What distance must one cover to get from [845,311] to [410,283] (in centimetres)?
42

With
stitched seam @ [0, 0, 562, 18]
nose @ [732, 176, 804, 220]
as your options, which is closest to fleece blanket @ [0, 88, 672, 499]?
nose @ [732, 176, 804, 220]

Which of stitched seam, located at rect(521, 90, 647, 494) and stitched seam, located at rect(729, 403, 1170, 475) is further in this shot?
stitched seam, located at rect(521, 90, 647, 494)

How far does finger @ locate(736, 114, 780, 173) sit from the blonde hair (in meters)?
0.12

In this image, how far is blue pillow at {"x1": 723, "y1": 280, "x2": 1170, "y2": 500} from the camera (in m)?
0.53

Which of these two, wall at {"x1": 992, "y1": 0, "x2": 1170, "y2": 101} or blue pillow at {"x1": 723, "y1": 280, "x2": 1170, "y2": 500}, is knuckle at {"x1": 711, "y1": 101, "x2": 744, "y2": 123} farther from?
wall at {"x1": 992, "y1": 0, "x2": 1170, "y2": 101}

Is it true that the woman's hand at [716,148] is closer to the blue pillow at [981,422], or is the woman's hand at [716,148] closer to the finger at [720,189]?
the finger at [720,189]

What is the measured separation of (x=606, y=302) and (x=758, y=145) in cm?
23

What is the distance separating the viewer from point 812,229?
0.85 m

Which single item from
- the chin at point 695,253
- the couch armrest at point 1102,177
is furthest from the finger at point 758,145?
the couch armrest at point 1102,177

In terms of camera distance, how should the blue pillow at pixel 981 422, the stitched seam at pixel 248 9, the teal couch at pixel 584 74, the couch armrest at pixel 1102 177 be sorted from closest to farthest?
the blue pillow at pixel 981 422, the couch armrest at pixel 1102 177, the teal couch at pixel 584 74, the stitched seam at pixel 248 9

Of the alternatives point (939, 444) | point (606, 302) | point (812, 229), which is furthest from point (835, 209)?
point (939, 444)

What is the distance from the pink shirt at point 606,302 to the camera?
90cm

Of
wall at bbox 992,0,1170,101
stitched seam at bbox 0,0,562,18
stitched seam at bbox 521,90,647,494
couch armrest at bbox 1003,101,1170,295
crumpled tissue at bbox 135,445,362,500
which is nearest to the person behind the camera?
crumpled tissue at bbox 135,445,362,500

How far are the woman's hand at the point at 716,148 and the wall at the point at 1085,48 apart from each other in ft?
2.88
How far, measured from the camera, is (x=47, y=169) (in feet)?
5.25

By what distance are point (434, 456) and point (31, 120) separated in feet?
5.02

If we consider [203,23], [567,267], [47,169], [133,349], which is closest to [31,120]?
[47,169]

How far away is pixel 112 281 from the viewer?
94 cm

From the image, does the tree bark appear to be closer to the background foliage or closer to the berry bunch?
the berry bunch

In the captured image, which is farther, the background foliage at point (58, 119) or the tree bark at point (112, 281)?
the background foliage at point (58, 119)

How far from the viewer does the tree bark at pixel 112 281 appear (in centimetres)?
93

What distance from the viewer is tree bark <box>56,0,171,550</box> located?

◆ ◆ ◆ ◆ ◆

**Given instruction**
Repeat only the stretch of lines starting at the one containing "Of the alternatives" and running to the final line of the entries above.

**Exercise solution**
Of the alternatives point (939, 444) | point (606, 302) | point (812, 229), which is furthest from point (835, 209)?
point (939, 444)

What is the distance from the pink shirt at point 606,302 to the camera?
90cm

Of
wall at bbox 992,0,1170,101
stitched seam at bbox 0,0,562,18
stitched seam at bbox 521,90,647,494
couch armrest at bbox 1003,101,1170,295
crumpled tissue at bbox 135,445,362,500
which is nearest to the person behind the camera?
crumpled tissue at bbox 135,445,362,500

How far are the woman's hand at the point at 716,148 and the wall at the point at 1085,48 apart from each other in ft?
2.88
How far, measured from the camera, is (x=47, y=169) (in feet)?
5.25

By what distance are point (434, 456) and point (31, 120) separated in feet?
5.02

If we consider [203,23], [567,267], [47,169], [133,349], which is closest to [31,120]?
[47,169]

How far away is pixel 112 281 from the viewer?
94 cm

From the image, does the tree bark appear to be closer to the background foliage or closer to the berry bunch?
the berry bunch

In the captured image, which is farther, the background foliage at point (58, 119) or the tree bark at point (112, 281)?
the background foliage at point (58, 119)

How far from the viewer does the tree bark at pixel 112 281 appear (in centimetres)?
93

What distance from the viewer is tree bark <box>56,0,171,550</box> located?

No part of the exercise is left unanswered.